Gemini is one of the twelve signs of the zodiac. The apparent path of the sun across the sky determines which of the 88 recognized constellations are given astrological importance. In this case, the sun “passes” through Gemini from the end of May to the end of June. It then makes sense that the sun would be opposite Gemini in the winter, making it easiest to observe in late December through January. Of course, it is the Earth’s revolution around the sun, and not the sun’s movement, that creates the changing view. 

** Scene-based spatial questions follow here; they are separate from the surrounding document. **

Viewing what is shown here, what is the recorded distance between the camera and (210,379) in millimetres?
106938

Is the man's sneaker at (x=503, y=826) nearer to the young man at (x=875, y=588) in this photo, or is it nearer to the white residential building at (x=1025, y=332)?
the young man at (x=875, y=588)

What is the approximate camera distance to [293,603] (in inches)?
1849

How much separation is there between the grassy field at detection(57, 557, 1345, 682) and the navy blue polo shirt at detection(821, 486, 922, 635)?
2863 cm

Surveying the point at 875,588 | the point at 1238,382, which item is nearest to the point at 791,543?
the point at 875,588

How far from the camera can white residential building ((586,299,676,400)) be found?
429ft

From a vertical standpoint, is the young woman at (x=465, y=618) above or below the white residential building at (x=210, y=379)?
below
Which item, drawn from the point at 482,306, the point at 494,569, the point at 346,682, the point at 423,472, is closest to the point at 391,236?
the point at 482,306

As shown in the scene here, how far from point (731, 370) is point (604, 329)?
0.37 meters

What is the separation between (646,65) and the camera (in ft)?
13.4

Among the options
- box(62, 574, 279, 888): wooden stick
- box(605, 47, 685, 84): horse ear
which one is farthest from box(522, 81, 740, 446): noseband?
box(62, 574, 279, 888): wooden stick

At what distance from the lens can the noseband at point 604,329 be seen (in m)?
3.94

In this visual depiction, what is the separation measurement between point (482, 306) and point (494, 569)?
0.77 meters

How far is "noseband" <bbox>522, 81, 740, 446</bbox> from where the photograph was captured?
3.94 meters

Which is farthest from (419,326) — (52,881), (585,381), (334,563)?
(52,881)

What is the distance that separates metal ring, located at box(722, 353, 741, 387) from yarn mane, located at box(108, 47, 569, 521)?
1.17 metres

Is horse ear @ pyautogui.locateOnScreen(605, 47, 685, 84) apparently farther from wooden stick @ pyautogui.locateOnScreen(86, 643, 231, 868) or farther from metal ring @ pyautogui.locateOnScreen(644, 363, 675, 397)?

There are a handful of deep sky objects within Gemini, with Messier 35 being the brightest. Containing hundreds of relatively young stars, this open cluster is found far beyond the famous twins, about 2,800 light years from our backyard perch. Open clusters differ from their globular cousins in that their individual stars are much easier to discern. Astronomers say that these clusters, as well as clouds of gas, or nebulae, are part of a constellation only because, from our line of sight, they seem to fall within its visual boundaries. Castor and Pollux are not similar, nor close to one another. Messier 35 is even less connected. Yet, together, they give us Gemini. Distance is the great equalizer, the means by which differences are cast aside for the sake of the whole.

This month, specifically around the 13th and 14th, Gemini plays host to an annual meteor shower. At this time of year, every year, the earth passes through a debris field left by an asteroid, 3200 Phaethon. This relatively small space rock is about 3.5 miles wide and hustles along at some 45,000 mph. As it makes a close pass by the sun, loose particles on its surface break away. Though they cause no damage to us, these tiny bits of dust give us a wondrous show of streaking lights. Since the meteors appear to originate in and around Gemini, we treat them as if somehow, they too are a part of the Twins. 

Size, color, and age have no say in the categorizing and naming of the denizens of the sky. We look up, see a shape that reminds us of something, and we feel free to give birth to an otherworldly version of what we may have seen near our homes or what we may have heard about a hero or heroine whose tale has been passed down orally through the ages. Though totally unrelated, a bunch of wildly different stars can become the Big Bear or the strong man Hercules. For constellations, differences among the stars are cast aside; the broader view is more important than any of its parts. 

As is frequently the case for me, I wonder why one set of rules applies to the sky while another seems to apply to life on our planet. From afar we’re all Arizonans, or Americans. But, up close, we all too often focus on what separates us. It’s a damn shame. If only we were better able to recognize that widening our field of view, that stepping back a bit to see ourselves from a distance could very well serve to give us a greater acceptance of each other. If only we saw in ourselves what we see in Gemini, a village, where all are welcomed.